Cleese: Poorly run business made me ‘rich’
Addressing guests at Thomas Crosbie Holdings’ (TCH) annual dinner, Mr Cleese revealed how the Donald Sinclair run Gleneagles Hotel in Torquay was the inspiration for Basil Fawlty and his much-loved show Fawlty Towers.
Speaking at the gala dinner in Cork last night, Mr Cleese revealed that if the Monty Python group, who were filming in the resort in 1971, had not stayed in Mr Sinclair’s hotel, the world may never have heard of Fawlty Towers.

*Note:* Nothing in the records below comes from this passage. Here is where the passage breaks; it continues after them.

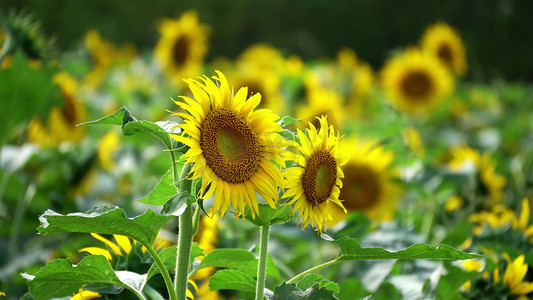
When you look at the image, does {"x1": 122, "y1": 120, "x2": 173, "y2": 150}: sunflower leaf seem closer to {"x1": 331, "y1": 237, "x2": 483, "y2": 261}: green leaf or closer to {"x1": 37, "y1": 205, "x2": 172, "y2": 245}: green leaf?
{"x1": 37, "y1": 205, "x2": 172, "y2": 245}: green leaf

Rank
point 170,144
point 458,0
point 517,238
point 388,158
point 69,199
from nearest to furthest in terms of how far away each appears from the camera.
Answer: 1. point 170,144
2. point 517,238
3. point 69,199
4. point 388,158
5. point 458,0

Turning to business Mr Cleese went on to reveal his own concerns about “free market thinking” and said that, like Basil Fawlty, he now enjoyed running his company without having to answer to investors.
“I have no investors and so I don’t have to follow the free marketeers’ moral principles,” he said.
The acclaimed comedian and actor went on to suggest he was not an advocate of free market thinking as laid down by Scottish moral philosopher and pioneering political economist Adam Smith.
“A few of us economic illiterates wonder if free markets really will provide enough doctors in Africa or even in America... when we learn that after Hurricane Katrina, thousands of people lost their jobs and their health coverage, the one State-funded hospital in New Orleans closed, and massive numbers of doctors and nurses left.
“But I’m sure the free marketeers can explain that was because somebody somewhere wasn’t maximising their profits,” he said.
Mr Cleese pointed out that it was not doctors, firemen, architects, teachers, plumbers, solicitors, artists or the police who suggest America will be best served by the maximising of profits — “it's economists”, he said.
Mr Cleese pointed out, however, that psychological studies of economic students revealed that they tend not to donate to university charitable funds aimed at the needy or foreign students.
“They also have more lax attitudes about cheating and about people getting kickbacks or bribes. And economic professors are less likely to donate to charity compared with other professors.
“So when economists describe as rational, behaviour, which the rest of us would describe as greedy and non-cooperative, that’s just because greedy, non-cooperative behaviour seems rational to economists,” he added.
Mr Cleese is one of a long line of distinguished speakers who have addressed the TCH annual dinner. Previous speakers include former British prime minister the Rt Hon John Major CH, US presidential hopeful and former New York mayor Rudy Giuliani, Prof Michael Porter, Sir John Harvey Jones, Henry Kissinger and Bob Geldof.